比例付与のパート・アルバイトでも、付与日数が10日以上になれば対象になります。週4日勤務で3年6か月を超えると10日になるため、飲食店では対象者が出やすい形です。

管理簿では、取得した日ごとに「年5日への算入」の欄に印を入れておくと、進捗が一目で分かります。

半日と時間単位の扱い

半日単位の取得は0.5日として数えます。時間単位の年休は、年5日の取得義務には算入されない扱いです。

実務では、次のように分けている店が多くあります。

  • 全日・半日は日数の欄に入れる
  • 時間単位は日数に含めず、備考に時間数を書く
  • 年度末に、時間単位の合計を別に集計する

時間単位年休を導入するには労使協定が必要とされており、上限は年5日分とされています。

管理簿の保存と、出勤簿との照らし合わせ

管理簿は、有休を与えた期間中および期間満了後の一定期間保存することとされています。保存期間の最新の取り扱いは、所管の労働基準監督署にご確認ください。

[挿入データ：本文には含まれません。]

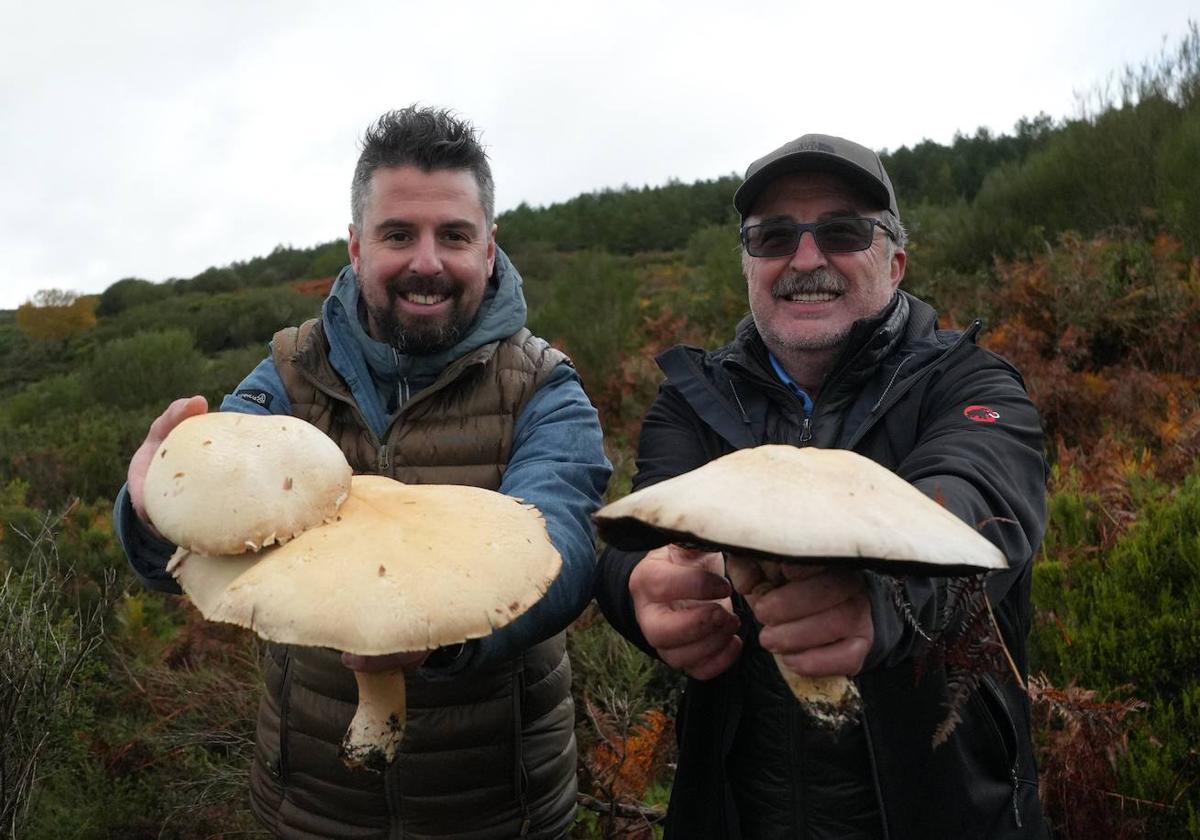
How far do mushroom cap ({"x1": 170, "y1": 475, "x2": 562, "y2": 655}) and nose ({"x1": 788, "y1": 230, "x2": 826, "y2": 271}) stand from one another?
4.75 feet

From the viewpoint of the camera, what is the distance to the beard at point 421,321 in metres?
2.67

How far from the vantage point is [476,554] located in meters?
1.61

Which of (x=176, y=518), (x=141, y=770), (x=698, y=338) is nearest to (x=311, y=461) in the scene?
(x=176, y=518)

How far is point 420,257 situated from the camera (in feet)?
8.71

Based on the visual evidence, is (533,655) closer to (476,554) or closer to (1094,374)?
(476,554)

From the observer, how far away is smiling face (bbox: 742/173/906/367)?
8.66 feet

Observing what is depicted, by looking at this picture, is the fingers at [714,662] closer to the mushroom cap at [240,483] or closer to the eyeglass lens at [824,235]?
the mushroom cap at [240,483]

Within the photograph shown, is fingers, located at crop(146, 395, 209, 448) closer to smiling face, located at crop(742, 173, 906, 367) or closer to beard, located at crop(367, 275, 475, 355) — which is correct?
beard, located at crop(367, 275, 475, 355)

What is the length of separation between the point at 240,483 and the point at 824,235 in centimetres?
204

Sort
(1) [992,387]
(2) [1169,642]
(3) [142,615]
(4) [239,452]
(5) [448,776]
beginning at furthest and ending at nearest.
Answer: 1. (3) [142,615]
2. (2) [1169,642]
3. (5) [448,776]
4. (1) [992,387]
5. (4) [239,452]

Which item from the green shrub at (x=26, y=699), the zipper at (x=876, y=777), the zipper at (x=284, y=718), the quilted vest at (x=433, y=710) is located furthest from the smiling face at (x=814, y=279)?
the green shrub at (x=26, y=699)

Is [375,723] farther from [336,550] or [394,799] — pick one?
[394,799]

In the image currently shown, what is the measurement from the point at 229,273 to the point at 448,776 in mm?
42659

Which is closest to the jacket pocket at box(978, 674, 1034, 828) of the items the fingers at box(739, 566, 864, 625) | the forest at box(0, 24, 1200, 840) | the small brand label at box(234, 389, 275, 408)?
the forest at box(0, 24, 1200, 840)
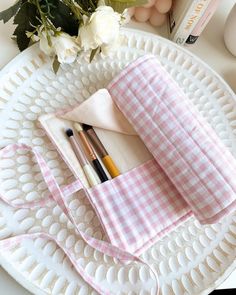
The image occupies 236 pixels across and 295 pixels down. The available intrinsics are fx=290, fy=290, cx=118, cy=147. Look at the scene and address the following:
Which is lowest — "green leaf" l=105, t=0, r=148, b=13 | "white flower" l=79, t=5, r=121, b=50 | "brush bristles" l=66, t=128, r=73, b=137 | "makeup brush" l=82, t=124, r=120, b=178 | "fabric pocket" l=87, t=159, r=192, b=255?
"fabric pocket" l=87, t=159, r=192, b=255

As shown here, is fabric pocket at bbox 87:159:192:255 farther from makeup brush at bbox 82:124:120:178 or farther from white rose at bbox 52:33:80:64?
white rose at bbox 52:33:80:64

月末に、出勤簿で「有休」と書いた日と、管理簿の取得日が一致しているかを見比べる形にすると、書き漏れに気づけます。

よくある質問

アルバイトにも年次有給休暇管理簿が必要ですか。

有給休暇が付与される労働者について作成する形になります。週1日勤務でも6か月継続して勤務し、所定労働日の8割以上出勤していれば付与されるため、対象になります。

基準日を全員そろえてもよいですか。

入社日にかかわらず基準日を統一する運用(斉一的取扱い)は広く行われています。前倒しで付与する形になるため、付与日数が不足しないようご注意ください。

賃金台帳と一緒にしてもよいですか。

必要な事項が記載されていれば、労働者名簿または賃金台帳とあわせて調製する形も認められています。分けて持つ方が、年5日の進捗は追いやすくなります。